I’ve had enough of miserable models

A catwalk show in a Parisian morgue reminds Luke Leitch that fashion can be fun

By Luke Leitch

By the time this autumn’s fashion shows were drawing to a close I was getting pretty sick of them. After three weeks in three cities I’d seen a great deal of uninteresting clothing, a fair number of ugly items and a few redeemingly beautiful ones. Life was one long parade of catwalk models after another, their expressions neutral (some bordering on miserable) so as not to distract from the clothes. Until, one morning at a former municipal morgue in the 19th arrondissement in Paris, I saw a show that raised me from my dead funk to see the fun in fashion again.

As the show started I happened to look upwards.

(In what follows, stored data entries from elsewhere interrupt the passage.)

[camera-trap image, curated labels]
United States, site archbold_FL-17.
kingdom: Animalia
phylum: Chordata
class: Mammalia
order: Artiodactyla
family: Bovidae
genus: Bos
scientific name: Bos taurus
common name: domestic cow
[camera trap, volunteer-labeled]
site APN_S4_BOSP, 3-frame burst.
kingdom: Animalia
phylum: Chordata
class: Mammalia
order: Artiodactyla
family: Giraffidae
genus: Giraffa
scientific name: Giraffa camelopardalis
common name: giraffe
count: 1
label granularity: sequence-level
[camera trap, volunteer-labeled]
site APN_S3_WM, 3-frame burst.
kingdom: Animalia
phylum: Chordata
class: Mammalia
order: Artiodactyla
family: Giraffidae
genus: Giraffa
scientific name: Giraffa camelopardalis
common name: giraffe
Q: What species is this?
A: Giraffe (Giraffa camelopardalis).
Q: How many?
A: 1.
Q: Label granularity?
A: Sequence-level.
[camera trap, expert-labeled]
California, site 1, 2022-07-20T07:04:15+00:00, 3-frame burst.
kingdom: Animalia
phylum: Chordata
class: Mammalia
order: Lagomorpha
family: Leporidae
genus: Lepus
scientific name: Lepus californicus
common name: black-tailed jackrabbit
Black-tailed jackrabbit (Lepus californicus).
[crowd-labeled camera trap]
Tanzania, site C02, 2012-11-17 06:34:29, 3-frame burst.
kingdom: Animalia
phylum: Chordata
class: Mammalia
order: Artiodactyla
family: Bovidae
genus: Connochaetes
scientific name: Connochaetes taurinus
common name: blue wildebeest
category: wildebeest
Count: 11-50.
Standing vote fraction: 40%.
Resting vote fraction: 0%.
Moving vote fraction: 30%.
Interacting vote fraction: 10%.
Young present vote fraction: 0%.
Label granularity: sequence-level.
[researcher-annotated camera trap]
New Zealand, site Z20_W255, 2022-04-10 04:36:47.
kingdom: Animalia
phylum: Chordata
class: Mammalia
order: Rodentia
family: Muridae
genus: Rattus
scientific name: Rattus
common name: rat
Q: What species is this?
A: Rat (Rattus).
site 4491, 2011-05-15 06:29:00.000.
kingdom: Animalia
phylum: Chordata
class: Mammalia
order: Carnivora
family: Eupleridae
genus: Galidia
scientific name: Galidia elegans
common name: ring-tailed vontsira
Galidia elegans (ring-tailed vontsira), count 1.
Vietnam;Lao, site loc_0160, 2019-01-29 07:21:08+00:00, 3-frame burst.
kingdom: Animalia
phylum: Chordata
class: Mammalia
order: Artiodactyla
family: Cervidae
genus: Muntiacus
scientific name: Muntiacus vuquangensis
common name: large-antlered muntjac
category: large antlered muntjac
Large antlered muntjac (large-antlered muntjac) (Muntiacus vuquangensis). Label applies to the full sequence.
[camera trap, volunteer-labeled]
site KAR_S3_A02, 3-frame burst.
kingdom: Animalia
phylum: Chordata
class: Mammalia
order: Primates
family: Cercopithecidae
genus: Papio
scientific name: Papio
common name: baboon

There I saw four transparent hoops suspended from the roof, each of which contained a stretched circle of colourful material. Suspecting something, I lifted my phone and pressed record. Just at that moment, the hoop-stretched pieces of fabric – which were in fact dresses pulled taut – descended from the roof onto models waiting on the runway below with arms raised up. Once this coup de théâtre had been completed, a catchy Afrobeat track started playing.

As the models jumped around to the music their pleated dresses bounced up and down against the movement of their wearers, like Slinky springs tumbling down a flight of stairs. At other points in the show the women on the catwalk formed giddy human circles, skateboarded and pirouetted. The event closed with the models running from one side of the catwalk to the other in front of us, wildly whooping.

This was the first show by Satoshi Kondo since he was appointed head designer at Issey Miyake. He wanted, he said, to illustrate “the joy that can be found in this ritual of getting dressed every day”.

And he did. In a world where even fashion – perhaps especially fashion – has become obsessed with making political or social statements, here was someone reminding us of the real importance of clothes: the sheer pleasure in wearing things you love. I left the morgue feeling like a teenager in a nightclub, alive to wonder and the sense of freedom and possibility ahead of me.

So much fashion is predicated on exclusivity. It’s a club to which entry is granted only to those who are willing to pay both enough cash and attention. There is a sense that there are rules to be followed, which most of us know about only because we don’t understand them. I often see clothes and other fashion accoutrements in which the wearer seems to be unimportant, a subsidiary element of a formula devised primarily to allow a designer to show off his or her creative ego through convoluted concoctions on blank-faced mannequins.

That approach seems increasingly old-fashioned. The video of whirling dresses I shot at the morgue has been watched more than 5m times on Instagram since the final days of Paris Fashion Week. So much of what people spread online – in the fashion world and elsewhere – delights in the negative, snarky and mocking. But those springing models were a reminder that the most powerful force of all in fashion is not pretension and exclusivity, but the joy of inhabiting beautiful things. Clothes really can make us happy.